We also conclude that the photographic throwdown was suggestive. The officer made no attempt to put together photos of similar-looking individuals, and, indeed, the individuals pictured in the throwdown bore little resemblance to each other. Defendant was the only individual who had short dark hair, had any discernible facial hair, and appeared to be Hispanic. “For a display to be impermissibly suggestive it must somehow lead the witness to identify a person on some basis other than the witness' [s] memory. A display could be impermissibly suggestive if, of all the persons shown, only one or two persons looked at all like the defendant.” State v. Maher, 72 Or.App. 543, 546, 696 P.2d 573, rev. den., 299 Or. 314, 702 P.2d 1111 (1985). Here, if the witness was looking for a Hispanic man with facial hair, she had only defendant's picture from which to choose. That throwdown was suggestive. See, e.g., Classen, 285 Or. at 236, 590 P.2d 1198 (photo throwdown was suggestive, in part because “only one of the pictures showed a man with facial hair beyond a mustache”); Lee, 56 Or.App. at 152, 641 P.2d 589 (photo throwdown was suggestive where the “defendant's was the only picture of a white man with short, dark curly hair”); cf. State v. Mackey, 86 Or.App. 691, 695, 740 P.2d 231, rev. den., 304 Or. 279, 744 P.2d 1003 (1987) (photo throwdown was not suggestive where it showed “six white men of similar age with substantially similar hair color, style and length, facial structure and facial hair, wearing similar clothing”).
As noted, the state does not contend that the photographic identification was reliable despite the suggestive procedure. The relevant facts are these: the witness saw the individual outside the pharmacy, apparently in passing, and had no reason to pay particular attention to his appearance; the witness had never seen the individual before the day of the robbery; the witness did not provide any description, let alone a detailed one, of the individual before the photo throwdown; almost two months had passed between the original observation and the photo identification; and the witness did not express certainty in her description, saying only that defendant “resembled” the individual she had seen. In light of those facts, the state's concession is well taken.

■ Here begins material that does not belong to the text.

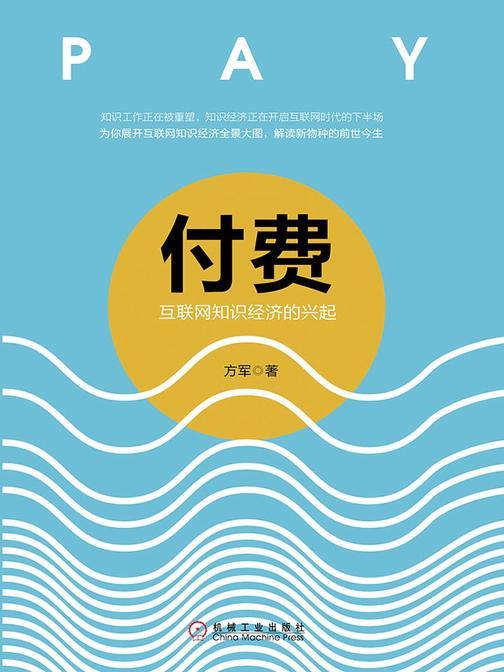 付费:互联网知识经济的兴起 2017年中国好书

Finally, the state argues that the failure to suppress the photographic identification was harmless in light of the witness's equivocal trial testimony and the other evidence introduced at trial. However, the state advances no argument that the failure to suppress both out-of-court identifications was harmless. An error is harmless where there is little likelihood that it affected the verdict. State v. Davis, 336 Or. 19, 32, 77 P.3d 1111 (2003). Having reviewed the record in this case, we readily conclude that the errors in admitting the identification evidence were not harmless. See Lawson, 239 Or.App. at 385, 244 P.3d 860 (noting that “eyewitness testimony is often believable and can wield considerable influence over jury decisions”). Consequently, the case must be remanded for a new trial.
Reversed and remanded.
* Brewer, C.J., vice Rosenblum, S.J.